Referencing the Tory blame game on multiple disasters, he quoted Johnson’s hero Winston Churchill saying that the price for greatness is responsibility. Which, for a PM who is unable or unwilling to achieve either has got to sting a bit.

  1. On caring

Leaning heavily on his own experience, first as a young child acting as a carer for his mother, later his grandmother and now as a parent to a disabled child, Davey promised to become the voice of the nine million carers in the country.

The pandemic, argued Davey, has only brought home the importance of addressing the funding crisis in adult social care and urged for cross-party talks to do so.

“Caring for people’s health doesn’t stop at the hospital exit, or the GP’s surgery door.

“You can only truly protect our NHS, if you protect our care homes too,” he added.

  1. A new economy

Rejecting Tory calls to go back to business as usual, Davey said the pandemic had changed a lot and ‘moulding of a new economy’ should follow.

Unlike the Tories, he stressed, the Lib Dems are willing to listen to business struggling with the crisis trifecta of Covid, Brexit and the climate emergency. By working together with business, you can build green new industries and ‘thousands of green jobs’.

As evidence to that pledge, Davey pointed to his party helping to make the UK a leader in offshore winds and created green jobs while in government. Though reminding the audience of the coalition might be a somewhat bold move if the aim is to court or indeed regain voters.

  1. Out of touch?

Looking back three less than stellar general election performances, Davey signalled his willingness to listen to what people want and change accordingly. Pledging to make the Lib Dems ‘the most diverse party’, Davey expressed support for Black Lives Matter before acknowledging there is no Black Lib Dem MP.
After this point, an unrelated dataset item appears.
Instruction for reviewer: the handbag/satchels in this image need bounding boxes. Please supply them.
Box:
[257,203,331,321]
The Lib Dems are ‘a proud liberal party’ that stands by its core principles but needs to adjust and deliver what voters actually care about. 

“At the national level at least, too many people think we’re out of touch with what they want.
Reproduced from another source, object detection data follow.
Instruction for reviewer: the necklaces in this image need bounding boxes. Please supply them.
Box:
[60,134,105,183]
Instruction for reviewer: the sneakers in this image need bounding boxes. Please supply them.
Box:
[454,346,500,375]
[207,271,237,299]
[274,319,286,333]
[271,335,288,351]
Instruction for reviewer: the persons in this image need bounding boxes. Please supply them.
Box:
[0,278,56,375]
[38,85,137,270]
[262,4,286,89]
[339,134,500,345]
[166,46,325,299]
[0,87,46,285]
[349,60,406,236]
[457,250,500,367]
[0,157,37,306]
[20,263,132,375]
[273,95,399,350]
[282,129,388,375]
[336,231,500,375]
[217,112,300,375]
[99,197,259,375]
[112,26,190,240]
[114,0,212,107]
“We can’t fix this with a catchy new slogan. 

“Or by fighting the same battles, in the same way,” said Davey. 

Possibly signalling there may have been a significant political miscalculation on a certain topic starting with B then…

  1. May 2021 and beyond

Davey called for the party to ‘listen to people who don’t think like us’ in order to get more Lib Dem candidates elected in next year’s May local elections.

“We have to represent the whole country, not just some people.

“We are not a think tank or a pressure group. We don’t exist merely to put forward ideas or espouse a set of principles – however noble they may be,” he said.

Overall a speech largely acknowledging the need for reinvention and taking on feedback, but a bit thin on concrete suggestions on what form that change will take. Most surprisingly, the party pledge to support Universal Basic Income only got a throwaway mention. The party still has a mountain to climb after their 2019 electoral obliteration, and it seems like they know it.